Stephen Wolfram Q&A
Submit a questionSome collected questions and answers by Stephen Wolfram
Questions may be edited for brevity; see links for full questions.
February 6, 1998
From: Interview by David Stork, Hal's Legacy: 2001's Computer as Dream and Reality
What kind of thing would make us sure we had detected extraterrestrial intelligence? What about receiving the digits of pi?
Well, that’s a tough one, for two reasons. First, how would we know that there was a complicated intentional intelligence generating those digits? You see, I’ve found some very simple systems that generate things like the digits of pi. Systems so simple that we could easily imagine they’d occur naturally, without intentional intelligence. So even if we found the digits of pi, we’d have a hard time being sure that the thing that produced them was something like us—a really complicated, evolved, learning thing—rather than just something like a piece of fluid.

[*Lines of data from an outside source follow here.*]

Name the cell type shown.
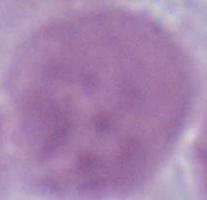
This is an erythrocyte.

1000x magnification. Photomicrograph.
State which parasite is depicted.
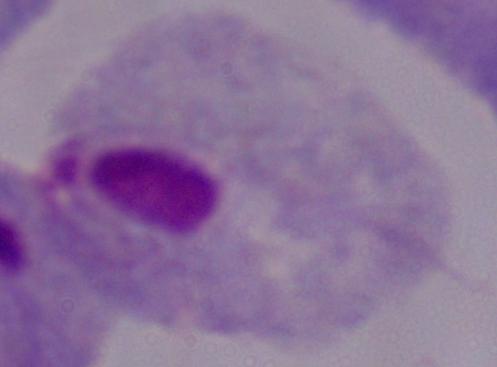

This is a trichomonad.

Summary:
  - Magnification: 1000x
  - Modality: micrograph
Locate every Plasmodium parasite.
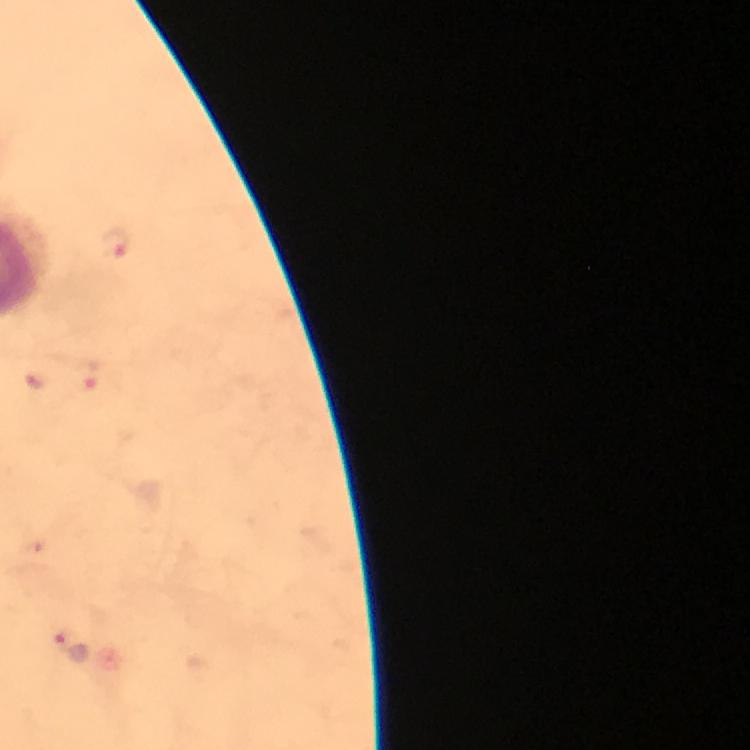

Approximate centers as [x, y] in pixels.
Plasmodium parasites: [117, 244], [69, 647].

Summary:
  - Immersion oil: applied
  - Preparation: thick blood smear
  - Image size: 750×750 pixels
  - Context: from a malaria diagnostic workup
  - Stain: Giemsa
  - Capture: smartphone mounted on the microscope
  - Cropped from: one field of view
  - Magnification: 100x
Assess the morphology of the erythrocytes.
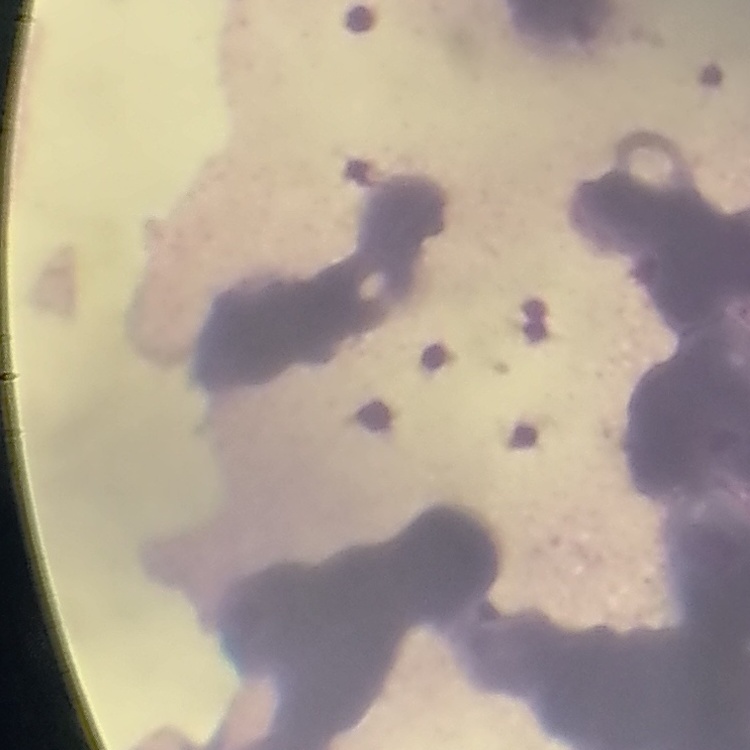
They show rouleaux formation.

Thin peripheral smear. Field's or Giemsa stain. One tile cut from a larger photomicrograph.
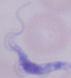 A trypanosome is shown. Captured at 1000x magnification. Micrograph.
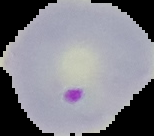
Summary:
  - Preparation: thin blood smear
  - Malaria status: parasitized
  - Image type: segmented cell region on a black background
  - Image size: 154×136 pixels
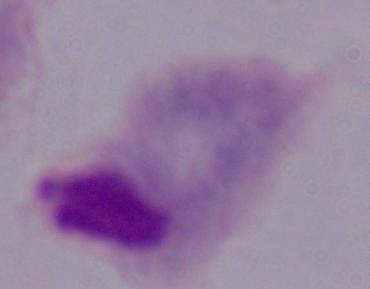 A trichomonad is shown. 1000x magnification. Photomicrograph.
Report the malaria status of this cell.
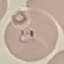
It is parasitized.

Summary:
  - Preparation: thin blood film
  - Capture: smartphone through the microscope eyepiece
  - Image type: cell patch, automatically extracted from a larger field of view and resized to 64 × 64 pixels
  - Stain: Giemsa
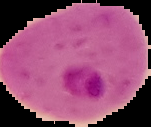

preparation = thin blood smear
image size = 151×127 pixels
image type = segmented cell region with the area outside set to black
result = Plasmodium parasites detected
Report the malaria status of this cell.
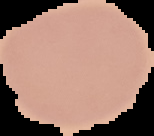

It is uninfected.

Summary:
  - Image type: segmented cell region with the area outside set to black
  - Image size: 154×136 pixels
  - Preparation: thin blood film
Locate every blood parasite and identify its species.
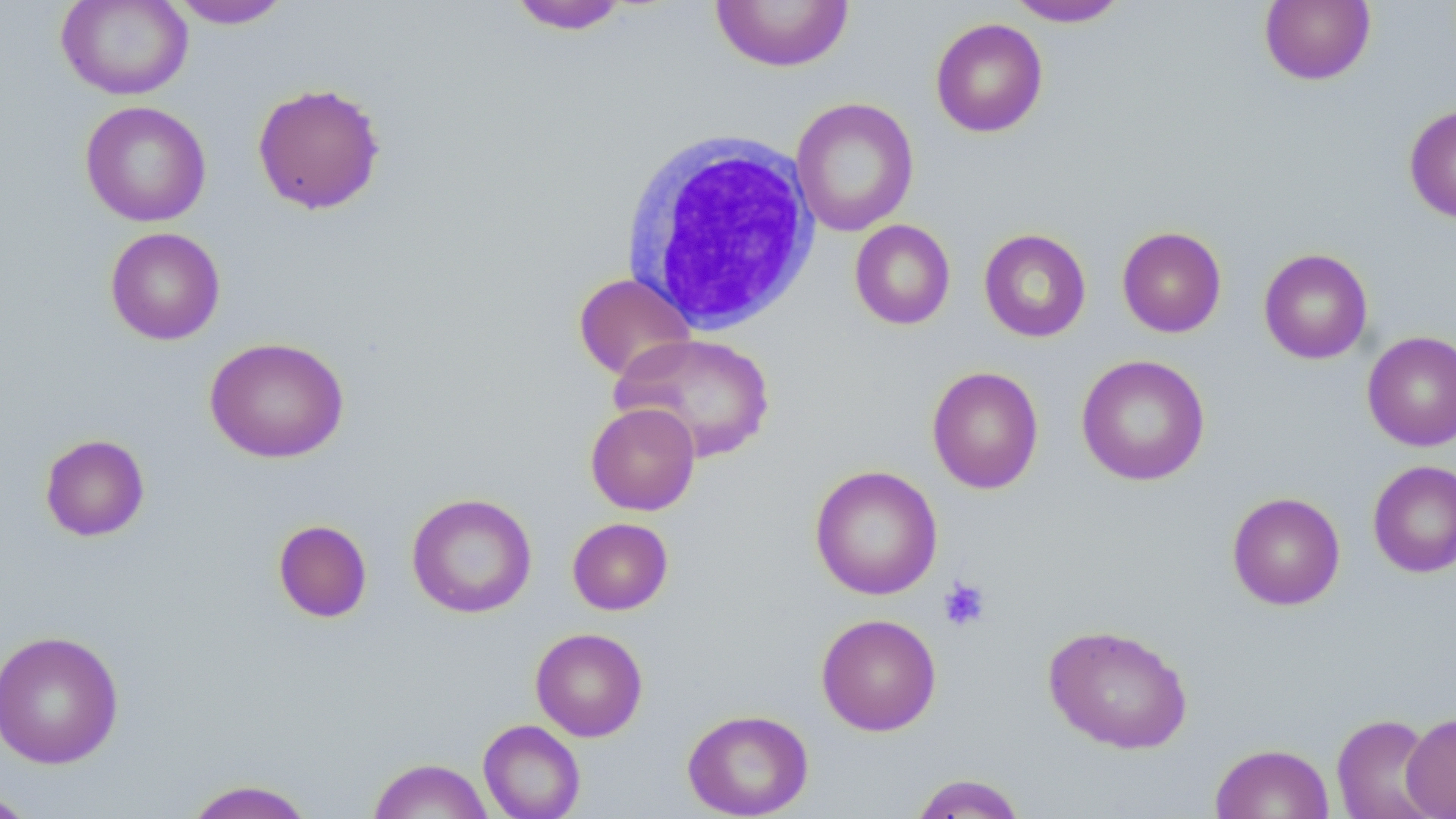

No blood parasites observed.

Summary:
  - Coordinate format: approximate bounding boxes as (x1,y1)-(x2,y2) corner pairs in pixels
  - Uninfected red blood cell locations: (56,0)-(193,100), (710,0)-(855,72), (1006,0)-(1130,27), (168,1)-(294,29), (507,1)-(631,35), (1259,1)-(1376,86), (931,17)-(1048,137), (251,82)-(386,215), (790,97)-(919,236), (79,100)-(211,227), (1404,103)-(1456,224), (850,220)-(956,330), (1116,226)-(1227,337), (105,227)-(225,345), (979,228)-(1091,343), (1259,248)-(1373,364), (573,272)-(697,381), (1362,331)-(1456,452), (612,332)-(777,463), (204,336)-(349,463), (1076,354)-(1211,486), (927,365)-(1044,494), (585,402)-(700,515), (39,433)-(150,542), (1368,460)-(1456,578), (809,465)-(943,600), (1227,491)-(1345,610), (406,492)-(537,618), (567,517)-(673,614), (273,519)-(373,623), (816,613)-(942,736), (1043,624)-(1194,754), (530,627)-(648,741), (0,629)-(124,769), (682,708)-(814,818), (1400,712)-(1456,818), (1332,713)-(1443,819), (478,719)-(586,819), (1210,743)-(1334,819), (367,758)-(494,819), (909,773)-(1028,818), (181,779)-(318,819), (0,788)-(42,818)
  - Platelet locations: (937,577)-(992,632)
  - White blood cell locations: (618,131)-(823,335)
  - Slide-level diagnosis: no evidence of blood parasites
  - Magnification: 1000x
  - Modality: light microscopy
  - Image size: 1456×819 pixels
  - Stain: May-Grünwald-Giemsa
  - Field of view: single
  - Preparation: thin blood film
Report the malaria status of this cell.
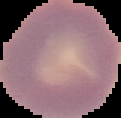

Uninfected.

image type = segmented cell region with the area outside set to black
image size = 121×118 pixels
preparation = thin blood film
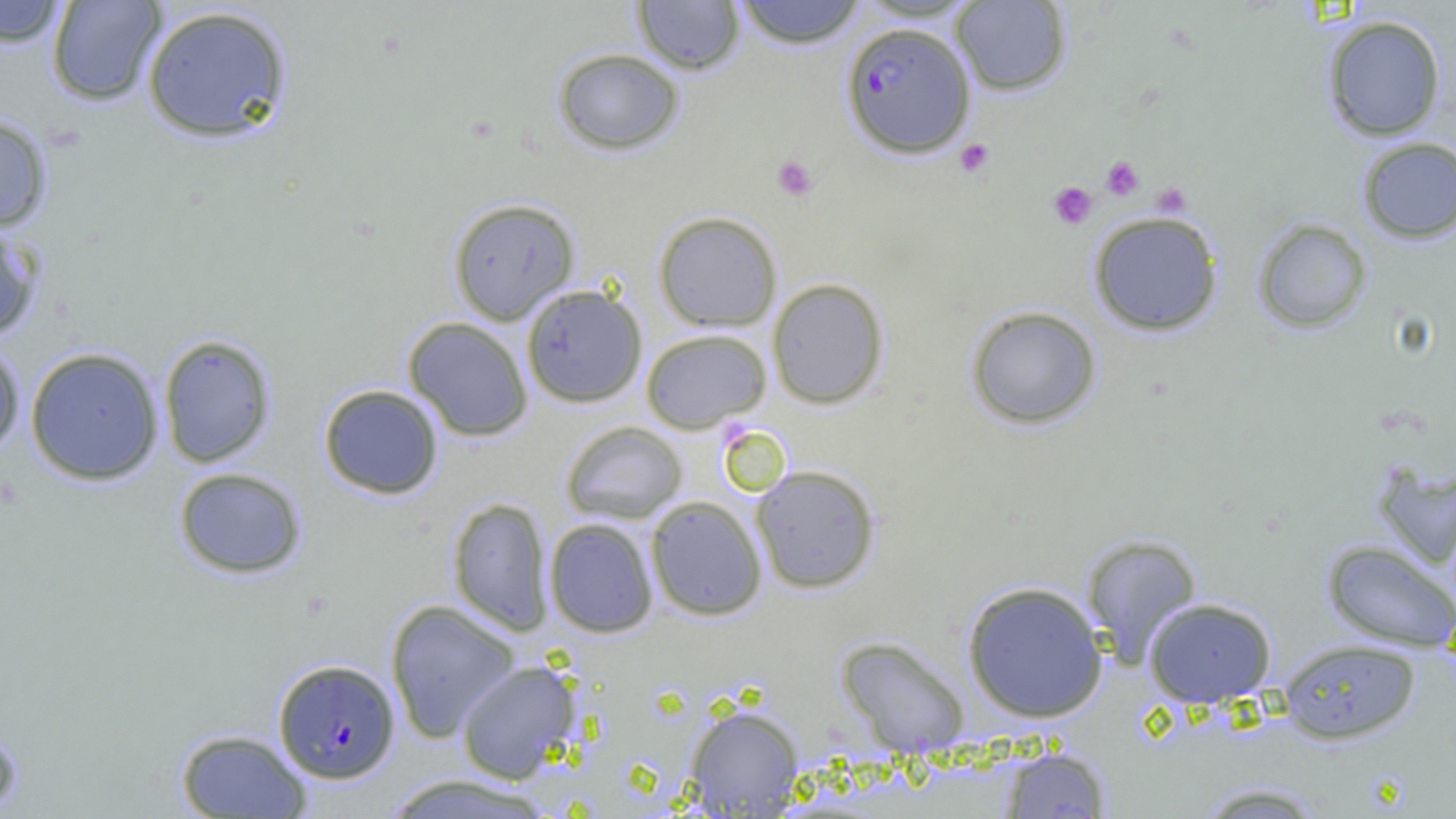

Summary:
  - Coordinate format: approximate bounding boxes as named x1/y1/x2/y2 corners in pixels
  - Platelet locations: (x1=954, y1=138, x2=995, y2=178), (x1=771, y1=155, x2=818, y2=201), (x1=1101, y1=156, x2=1144, y2=200), (x1=1048, y1=181, x2=1098, y2=230), (x1=1152, y1=183, x2=1191, y2=217)
  - Plasmodium falciparum-infected red blood cell locations: (x1=841, y1=21, x2=975, y2=158), (x1=273, y1=658, x2=399, y2=783)
  - Uninfected red blood cell locations: (x1=46, y1=0, x2=167, y2=107), (x1=733, y1=0, x2=867, y2=48), (x1=0, y1=1, x2=70, y2=48), (x1=632, y1=1, x2=745, y2=75), (x1=950, y1=1, x2=1072, y2=96), (x1=141, y1=5, x2=293, y2=144), (x1=1322, y1=14, x2=1447, y2=141), (x1=552, y1=47, x2=684, y2=155), (x1=0, y1=113, x2=53, y2=232), (x1=1357, y1=137, x2=1456, y2=244), (x1=448, y1=197, x2=580, y2=325), (x1=1087, y1=210, x2=1224, y2=336), (x1=653, y1=211, x2=782, y2=331), (x1=1252, y1=218, x2=1373, y2=334), (x1=0, y1=219, x2=44, y2=342), (x1=767, y1=278, x2=889, y2=409), (x1=521, y1=284, x2=647, y2=408), (x1=965, y1=305, x2=1102, y2=430), (x1=403, y1=317, x2=533, y2=441), (x1=640, y1=328, x2=772, y2=433), (x1=158, y1=334, x2=277, y2=468), (x1=0, y1=339, x2=25, y2=461), (x1=25, y1=346, x2=165, y2=485), (x1=318, y1=384, x2=444, y2=500), (x1=560, y1=420, x2=688, y2=524), (x1=1370, y1=458, x2=1456, y2=570), (x1=750, y1=464, x2=881, y2=593), (x1=172, y1=467, x2=307, y2=579), (x1=645, y1=495, x2=767, y2=621), (x1=447, y1=497, x2=553, y2=635), (x1=544, y1=518, x2=658, y2=637), (x1=1081, y1=533, x2=1202, y2=665), (x1=1321, y1=540, x2=1456, y2=652), (x1=961, y1=580, x2=1109, y2=723), (x1=1143, y1=597, x2=1277, y2=707), (x1=386, y1=599, x2=521, y2=741), (x1=836, y1=636, x2=970, y2=755), (x1=1279, y1=639, x2=1421, y2=743), (x1=456, y1=660, x2=582, y2=783), (x1=683, y1=704, x2=805, y2=816), (x1=0, y1=722, x2=24, y2=818), (x1=175, y1=728, x2=313, y2=818), (x1=998, y1=745, x2=1112, y2=818), (x1=381, y1=773, x2=557, y2=818), (x1=1192, y1=781, x2=1330, y2=818)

Then there’s a whole other problem: how would we know that we were receiving the digits of pi? You see, the digits of pi seem effectively random for essentially all purposes. And we certainly don’t have any idea how to build some kind of analyzer that would systematically detect the digits as nonrandom. Well, the obvious question is: are there in fact radio signals that could be the digits of pi coming from around the galaxy? The answer is definitely yes. If you point a radio telescope in almost any direction, you’ll hear “radio noise”. Maybe it’s all thermal emission from hot gas, but maybe—just maybe—there are the digits of pi out there. We don’t right now have any way to know for sure.